- A primeira classe na rota São Paulo–Frankfurt, em um Boeing 747-8, é um indicador central da estratégia da Lufthansa e registra ocupação acima de oitenta por cento.
- O Brasil é considerado pelo CEO global Carsten Spohr como um dos mercados-chave, com expectativa de crescimento, e o país ganha destaque na expansão de longo curso da empresa.
- A aquisição de quarenta e um por cento da ITA Airways aumenta a conectividade com o Brasil, conectando São Paulo e Rio de Janeiro a quatro hubs europeus: Frankfurt, Munique, Zurique e Roma.
- O grupo mantém foco no segmento premium, com tarifas de ida e volta entre Brasil e Europa na faixa de US$ quinze mil a US$ dezoito mil, enquanto a premium economy já é a classe mais lucrativa por metro quadrado.
- A Lufthansa encara atrasos de fornecimento de aeronaves e vê a Embraer como peça estratégica para ampliar oferta no Brasil, com interesse em aviões maiores da fabricante brasileira para competir com Airbus e Boeing.

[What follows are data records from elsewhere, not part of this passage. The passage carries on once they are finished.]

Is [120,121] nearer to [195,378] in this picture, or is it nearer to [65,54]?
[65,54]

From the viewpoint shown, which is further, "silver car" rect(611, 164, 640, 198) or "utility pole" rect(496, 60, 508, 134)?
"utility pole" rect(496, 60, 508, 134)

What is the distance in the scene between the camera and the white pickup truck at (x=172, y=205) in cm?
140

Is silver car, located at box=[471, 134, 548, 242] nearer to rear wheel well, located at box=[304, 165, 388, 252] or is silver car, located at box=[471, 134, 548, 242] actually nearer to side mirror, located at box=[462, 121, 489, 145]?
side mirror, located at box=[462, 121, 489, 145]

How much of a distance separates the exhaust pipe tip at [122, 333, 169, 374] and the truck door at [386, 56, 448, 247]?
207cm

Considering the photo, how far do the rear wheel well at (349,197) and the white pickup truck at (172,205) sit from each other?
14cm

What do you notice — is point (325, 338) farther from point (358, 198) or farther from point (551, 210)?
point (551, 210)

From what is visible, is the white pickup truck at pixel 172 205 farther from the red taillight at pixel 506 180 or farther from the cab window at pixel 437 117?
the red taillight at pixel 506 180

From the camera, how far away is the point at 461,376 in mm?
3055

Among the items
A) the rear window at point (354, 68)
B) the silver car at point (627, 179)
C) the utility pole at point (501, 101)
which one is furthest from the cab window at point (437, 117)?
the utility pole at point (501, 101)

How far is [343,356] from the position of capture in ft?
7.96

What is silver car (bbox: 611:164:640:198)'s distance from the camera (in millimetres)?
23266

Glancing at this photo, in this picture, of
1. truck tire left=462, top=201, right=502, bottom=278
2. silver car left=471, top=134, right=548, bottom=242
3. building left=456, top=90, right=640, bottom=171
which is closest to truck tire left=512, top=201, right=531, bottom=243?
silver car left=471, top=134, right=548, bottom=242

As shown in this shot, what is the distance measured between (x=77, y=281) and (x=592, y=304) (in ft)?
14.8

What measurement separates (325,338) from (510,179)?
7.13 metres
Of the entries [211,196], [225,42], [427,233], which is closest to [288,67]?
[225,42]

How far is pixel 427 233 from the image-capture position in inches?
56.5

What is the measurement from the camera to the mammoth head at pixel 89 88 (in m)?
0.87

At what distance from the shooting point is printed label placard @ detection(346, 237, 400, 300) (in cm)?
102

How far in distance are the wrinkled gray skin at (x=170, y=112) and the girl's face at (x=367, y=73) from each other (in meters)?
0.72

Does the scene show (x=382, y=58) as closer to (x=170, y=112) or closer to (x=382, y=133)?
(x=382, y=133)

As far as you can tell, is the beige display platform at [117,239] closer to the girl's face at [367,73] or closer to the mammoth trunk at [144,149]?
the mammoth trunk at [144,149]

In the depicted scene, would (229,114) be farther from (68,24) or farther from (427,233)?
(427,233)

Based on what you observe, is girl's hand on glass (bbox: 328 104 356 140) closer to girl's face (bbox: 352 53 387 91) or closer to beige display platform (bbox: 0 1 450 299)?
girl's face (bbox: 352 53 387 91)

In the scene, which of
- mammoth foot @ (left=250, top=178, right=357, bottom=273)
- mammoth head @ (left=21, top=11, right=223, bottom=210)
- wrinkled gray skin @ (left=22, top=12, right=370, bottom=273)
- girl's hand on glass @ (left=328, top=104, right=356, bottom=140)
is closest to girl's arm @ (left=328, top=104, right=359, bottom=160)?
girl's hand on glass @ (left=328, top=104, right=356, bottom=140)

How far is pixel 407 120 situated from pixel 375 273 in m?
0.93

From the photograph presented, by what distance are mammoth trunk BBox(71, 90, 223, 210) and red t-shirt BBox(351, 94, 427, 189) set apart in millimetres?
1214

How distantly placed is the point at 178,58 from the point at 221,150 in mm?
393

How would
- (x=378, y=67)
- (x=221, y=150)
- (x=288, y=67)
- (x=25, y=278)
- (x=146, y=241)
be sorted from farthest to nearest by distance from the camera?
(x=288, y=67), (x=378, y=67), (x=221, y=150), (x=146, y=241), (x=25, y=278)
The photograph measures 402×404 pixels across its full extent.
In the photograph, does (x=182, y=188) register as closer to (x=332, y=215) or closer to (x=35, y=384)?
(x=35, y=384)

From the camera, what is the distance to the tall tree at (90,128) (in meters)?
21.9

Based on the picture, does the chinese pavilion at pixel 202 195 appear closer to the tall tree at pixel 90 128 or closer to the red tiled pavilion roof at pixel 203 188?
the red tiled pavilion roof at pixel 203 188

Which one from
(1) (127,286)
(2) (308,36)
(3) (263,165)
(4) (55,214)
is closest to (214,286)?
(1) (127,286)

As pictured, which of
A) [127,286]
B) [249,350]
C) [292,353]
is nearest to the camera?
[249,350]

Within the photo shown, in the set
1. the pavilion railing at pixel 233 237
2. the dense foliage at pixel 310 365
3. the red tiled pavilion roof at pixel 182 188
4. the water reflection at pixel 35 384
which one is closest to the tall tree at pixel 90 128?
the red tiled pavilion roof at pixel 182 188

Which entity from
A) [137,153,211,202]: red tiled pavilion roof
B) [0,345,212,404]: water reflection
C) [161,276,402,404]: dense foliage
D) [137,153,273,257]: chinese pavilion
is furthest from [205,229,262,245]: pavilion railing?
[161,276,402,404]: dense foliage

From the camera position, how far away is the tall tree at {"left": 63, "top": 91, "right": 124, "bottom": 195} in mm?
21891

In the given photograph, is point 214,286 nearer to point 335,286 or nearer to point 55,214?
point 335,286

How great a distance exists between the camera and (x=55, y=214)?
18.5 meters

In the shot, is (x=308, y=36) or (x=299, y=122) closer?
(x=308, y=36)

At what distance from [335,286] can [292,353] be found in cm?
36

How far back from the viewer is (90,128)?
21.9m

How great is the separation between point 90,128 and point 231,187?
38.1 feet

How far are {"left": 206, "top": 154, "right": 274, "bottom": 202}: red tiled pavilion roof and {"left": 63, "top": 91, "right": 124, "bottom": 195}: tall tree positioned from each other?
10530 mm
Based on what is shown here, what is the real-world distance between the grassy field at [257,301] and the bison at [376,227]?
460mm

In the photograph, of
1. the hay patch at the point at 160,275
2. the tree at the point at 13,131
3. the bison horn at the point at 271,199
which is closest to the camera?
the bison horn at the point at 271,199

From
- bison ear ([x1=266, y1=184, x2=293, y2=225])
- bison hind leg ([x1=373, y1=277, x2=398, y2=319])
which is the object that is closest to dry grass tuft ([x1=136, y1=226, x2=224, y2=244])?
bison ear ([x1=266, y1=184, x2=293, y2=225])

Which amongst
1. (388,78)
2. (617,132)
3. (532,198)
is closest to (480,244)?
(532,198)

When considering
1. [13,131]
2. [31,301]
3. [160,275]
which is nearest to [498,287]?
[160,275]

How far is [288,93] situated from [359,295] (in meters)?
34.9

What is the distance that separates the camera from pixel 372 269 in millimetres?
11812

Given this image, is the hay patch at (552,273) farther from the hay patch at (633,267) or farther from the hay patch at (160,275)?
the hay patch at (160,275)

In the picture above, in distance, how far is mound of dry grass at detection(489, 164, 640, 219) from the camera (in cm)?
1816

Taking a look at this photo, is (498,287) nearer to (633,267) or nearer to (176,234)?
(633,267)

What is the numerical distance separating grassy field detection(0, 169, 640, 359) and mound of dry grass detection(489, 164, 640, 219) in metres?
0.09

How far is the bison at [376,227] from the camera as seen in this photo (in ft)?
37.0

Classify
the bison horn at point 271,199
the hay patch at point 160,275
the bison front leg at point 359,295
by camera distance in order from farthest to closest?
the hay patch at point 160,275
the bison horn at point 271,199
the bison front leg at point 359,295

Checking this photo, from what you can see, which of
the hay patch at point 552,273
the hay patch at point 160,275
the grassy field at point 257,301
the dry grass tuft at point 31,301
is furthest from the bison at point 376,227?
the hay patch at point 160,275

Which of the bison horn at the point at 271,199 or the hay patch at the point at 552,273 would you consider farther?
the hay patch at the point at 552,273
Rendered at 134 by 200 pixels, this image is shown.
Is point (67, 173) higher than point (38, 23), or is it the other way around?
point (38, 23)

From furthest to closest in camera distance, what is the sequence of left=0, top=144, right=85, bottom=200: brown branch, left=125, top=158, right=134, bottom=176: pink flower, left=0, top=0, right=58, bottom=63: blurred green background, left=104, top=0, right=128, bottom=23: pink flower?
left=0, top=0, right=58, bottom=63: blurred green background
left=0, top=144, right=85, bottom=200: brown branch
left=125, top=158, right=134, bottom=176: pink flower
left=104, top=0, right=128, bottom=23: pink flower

A rota entre São Paulo e Frankfurt, operada pela primeira classe do Boeing 747-8 da Lufthansa, tornou-se um termômetro da estratégia global da empresa. A cabine no nariz do avião apresenta alta ocupação, acima de 80%, e representa um dos pontos de maior sucesso no segmento premium.
Para o CEO global Carsten Spohr, o Brasil já é um mercado-chave e tende a crescer. Ele aponta que o eixo de expansão da aviação de longo curso deverá passar pela América Latina, África, Sudeste Asiático e Austrália, reforçando a importância do país.
No Brasil, a Lufthansa combina economia forte e presença estratégica com a aquisição de 41% da ITA Airways, ampliando conectividade. Hoje São Paulo e Rio de Janeiro conectam-se a quatro hubs europeus com voos mais frequentes.
Cenário no Brasil
Spohr destaca que o país tem relação robusta com a Alemanha, com cerca de 1.500 empresas alemãs instaladas localmente e participação relevante no comércio bilateral. A empresa mantém quatro classes de serviço em várias rotas, incluindo a primeira classe de alto padrão para o público premium.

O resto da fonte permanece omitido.